HMS Audacious was a King George V class battleship of the Royal Navy. The vessel did not survive its first conflict, being sunk by a naval mine off the northern coast of Donegal in Ireland in 1914.

At the beginning of World War I Audacious was part of the Second Battle Squadron of the British Grand Fleet. On 27 October 1914 the Second Battle Squadron, consisting of the 'super-dreadnoughts' HMS King George V, HMS Ajax, HMS Centurion, Audacious, HMS Monarch, HMS Thunderer and HMS Orion, left Lough Swilly to conduct gunnery exercises.
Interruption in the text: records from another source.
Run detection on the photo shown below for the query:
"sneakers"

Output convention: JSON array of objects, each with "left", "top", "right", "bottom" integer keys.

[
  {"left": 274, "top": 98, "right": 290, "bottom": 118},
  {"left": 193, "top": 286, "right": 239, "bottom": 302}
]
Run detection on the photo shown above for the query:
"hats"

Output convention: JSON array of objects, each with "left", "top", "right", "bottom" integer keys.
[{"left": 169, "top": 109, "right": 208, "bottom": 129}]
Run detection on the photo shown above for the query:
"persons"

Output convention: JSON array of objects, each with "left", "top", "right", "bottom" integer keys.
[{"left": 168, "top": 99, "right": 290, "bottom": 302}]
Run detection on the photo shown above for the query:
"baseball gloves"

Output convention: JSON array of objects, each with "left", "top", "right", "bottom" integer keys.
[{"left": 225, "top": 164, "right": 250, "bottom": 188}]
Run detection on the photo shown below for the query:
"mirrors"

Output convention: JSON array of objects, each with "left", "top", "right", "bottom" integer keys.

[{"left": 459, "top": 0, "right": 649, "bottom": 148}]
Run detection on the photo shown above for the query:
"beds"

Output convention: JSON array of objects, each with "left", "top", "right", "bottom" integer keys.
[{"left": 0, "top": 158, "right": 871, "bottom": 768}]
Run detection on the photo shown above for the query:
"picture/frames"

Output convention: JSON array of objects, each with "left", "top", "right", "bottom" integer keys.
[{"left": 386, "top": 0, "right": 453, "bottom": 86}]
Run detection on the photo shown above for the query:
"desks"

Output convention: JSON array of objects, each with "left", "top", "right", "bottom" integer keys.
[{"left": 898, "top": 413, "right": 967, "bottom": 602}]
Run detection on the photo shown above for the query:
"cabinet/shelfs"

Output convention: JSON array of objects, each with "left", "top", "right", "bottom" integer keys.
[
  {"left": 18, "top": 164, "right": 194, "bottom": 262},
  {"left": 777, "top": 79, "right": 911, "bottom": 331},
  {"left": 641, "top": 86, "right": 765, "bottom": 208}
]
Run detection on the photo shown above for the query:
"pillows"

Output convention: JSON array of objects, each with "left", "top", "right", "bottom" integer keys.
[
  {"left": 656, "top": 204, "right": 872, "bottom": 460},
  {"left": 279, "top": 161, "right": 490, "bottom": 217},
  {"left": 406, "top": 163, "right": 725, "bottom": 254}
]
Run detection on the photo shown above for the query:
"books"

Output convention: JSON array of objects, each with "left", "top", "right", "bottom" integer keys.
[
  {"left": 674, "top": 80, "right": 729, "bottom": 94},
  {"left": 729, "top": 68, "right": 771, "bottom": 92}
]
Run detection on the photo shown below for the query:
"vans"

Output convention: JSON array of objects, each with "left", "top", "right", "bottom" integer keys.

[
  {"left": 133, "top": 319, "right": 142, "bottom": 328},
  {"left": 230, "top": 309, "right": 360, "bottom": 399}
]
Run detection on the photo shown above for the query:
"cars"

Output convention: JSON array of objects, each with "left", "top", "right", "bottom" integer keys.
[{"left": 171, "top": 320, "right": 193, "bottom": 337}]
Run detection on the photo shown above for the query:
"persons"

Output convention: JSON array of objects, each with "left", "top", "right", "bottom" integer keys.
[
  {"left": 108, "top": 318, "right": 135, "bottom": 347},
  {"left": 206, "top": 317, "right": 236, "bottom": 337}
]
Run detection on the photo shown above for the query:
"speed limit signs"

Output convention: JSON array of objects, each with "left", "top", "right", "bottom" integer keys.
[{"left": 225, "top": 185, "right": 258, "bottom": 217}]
At around 08:45 Audacious ran upon a mine laid by the German auxiliary mine-layer Berlin, resulting in the flooding of several compartments. The ship tried to return to port, but an hour later water leaking through the bulkheads flooded the engine rooms, forcing them to be abandoned. This left Audacious without power and led to the evacuation of all non-essential crewmembers to the escorts and the nearby White Star Liner RMS Olympic. Throughout the afternoon Olympic and the cruiser HMS Liverpool attempted to take Audacious into tow, but the lines snapped time and again.

At 18:00 the ship was abandoned by the remaining crew and capsized at 20:45, becoming the first British battleship to be lost in World War I and the only one without loss of life (although when the Audacious exploded upon capsizing, a piece of debris flew 800 yards and killed a member of the crew of another ship, the Liverpool).

The Royal Navy tried to keep the loss a secret, officially listing the ship as in service during the entire war, but this proved to be a futile attempt, due to the fact that many American passengers on the Olympic had witnessed and photographed the sinking.

A Royal Navy review board judged that a contributory factor in the loss was that Audacious was not at battle stations, with water-tight doors locked and damage control teams ready. Note that HMS Marlborough, of the subsequent (and fairly similar) Iron Duke class, was torpedoed at Jutland and for a time continued to steam at 17 knots.